By DOUG SHAVER
1993, revised March 2005
What is the point of the story about the blind men and the elephant?
It has been used to justify a kind of know-nothingism. Each man's conclusion about the nature of an elephant may be seen, by this interpretation, as either equally valid or equally irrelevant, depending on the perspective from which it is evaluated. One is the perspective of any sighted person—we'll call him an everyman—who knows what an elephant really looks like. The other is that of a hypothetical naive researcher who knows nothing whatever about elephants.
The everyman is reminded that, given their disability, the blind men drew the best conclusions they could from the information they could get. Furthermore, each man's image of the elephant was, for him, just as real as the other men's images, and the everyman is told that any criticism of these images is unwarranted. Finally, the everyman's image, based on data inaccessible to the blind men, is by this interpretation irrelevant to them, being as it is outside their experience of reality.
The naive researcher, meanwhile, is reminded that because he has no basis for considering one man's report more valid than the others', then the real nature of an elephant must remain a mystery. Unless he can arrange to see an elephant himself, he can learn nothing useful from the blind men's reports.
However, both the everyman and the researcher could take note of a datum common to all four reports, though not explicitly stated in any of them. The datum is that each man stopped his investigation as soon as he had gotten his one bit of information.

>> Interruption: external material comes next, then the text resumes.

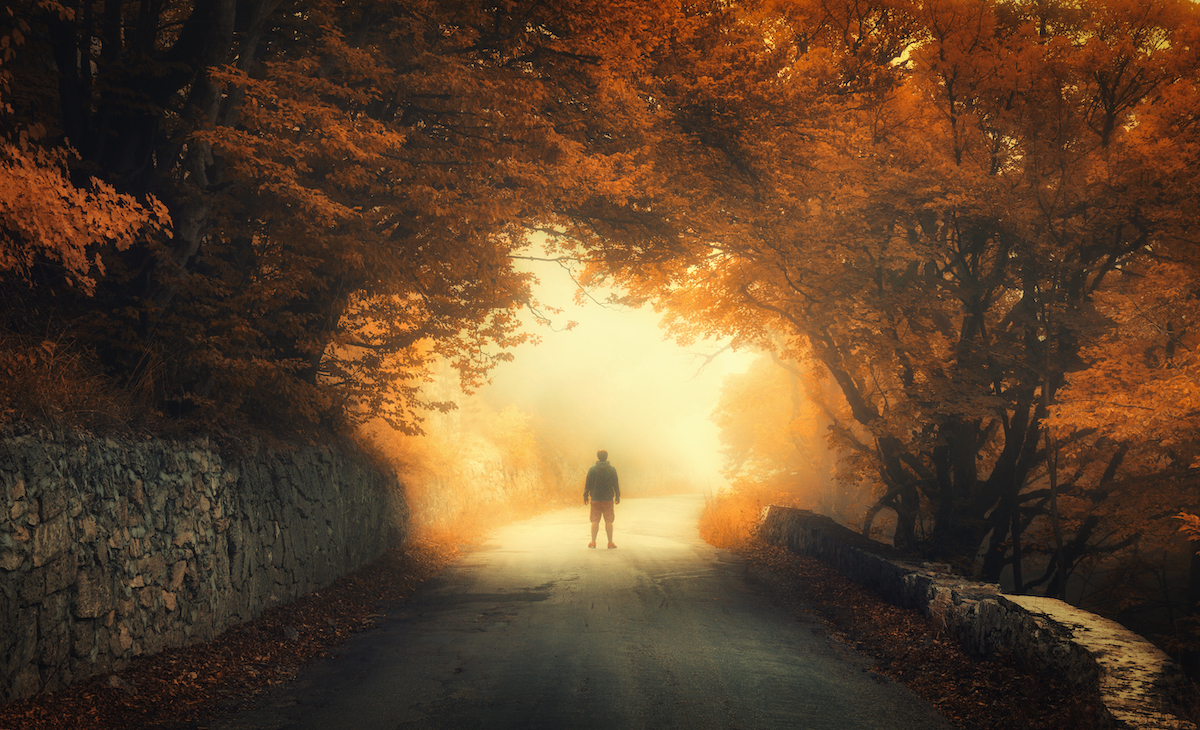 Autumn forest with silhouette of a man on the rural road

Any one of the blind men could have walked all the way around the elephant, feeling the whole animal, and thereby discovered that his initial conclusion was faulty. If any of them had done that, his report of what an elephant is like might have coincided well with the animal's true appearance. A reasonable everyman would therefore be justified in criticizing the blind men for being too quick to draw their conclusions.
Now, what about the naive researcher? Is there truly no way to make any sense of these four reports?

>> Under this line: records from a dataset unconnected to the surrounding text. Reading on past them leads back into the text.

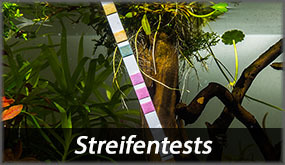 Streifentests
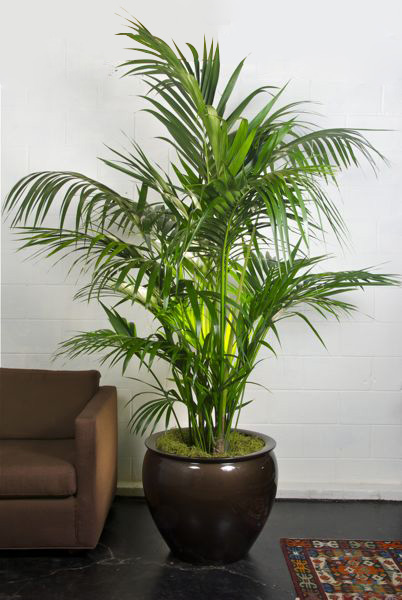10 good reasons to surround yourself with house plants perfect plants - Good indoor plants ...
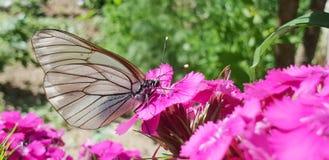 Бабочка макроса приземленная на розовый цветок стоковые изображения rf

Well, here is one way, as he might present it in a proposal for a grant to continue the research.
None of the four field investigators had time to gather any but minimal data, and these data are so inconsistent as to allow few inferences. Some, however, can be drawn.
The possibility has not yet been ruled out that the elephant is an imaginary creature existing only in the folklore of the area's inhabitants. However, while the inhabitants could have staged a ruse for the investigators, evidence for such a conspiracy is totally lacking at this point.
Assuming, then, that the elephant is a real phenomenon, we can consider two possibilities.
One is that, while the inhabitants insist that it is a single creature, the word in fact refers to some kind of group entity. However, while many such collectives are known in nature, there is no previously discovered instance of such highly coordinated behavior among four such dissimilar species.
The likeliest possibility, then, is that the elephant, whatever it is, is extremely large. Judging from the investigators' relative positions at the time they obtained their data, the creature must exceed 4 meters in at least one dimension. While no extant land animal is known to attain that size, certain reptile fossils show that such proportions are possible.
The single-creature hypothesis could easily be confirmed by a sighted investigator, were one available. The alternative is to arrange for the unsighted team to conduct a more thorough investigation. It will likely be discovered that the wall-like structure is the elephant's body, and the treelike object one of its legs. The 'rope' and 'serpent' are surely appendages of some sort, one of them presumably its tail.
Until additional data are obtained, any conclusions are obviously premature and must be regarded as highly tentative. That very consideration, however, suggests the unwiseness of the proposed discontinuance of this project.
It is not true, as the project's opponents suggest, that we have learned nothing yet. Unless we entertain the ruse hypothesis, we have confirmed that at least one elephant probably does exist.
We also may infer, unless subsequent discoveries force an alternative, that it is a very large animal, hairless but otherwise mammalian, and with at least one appendage of unknown function on or near its head."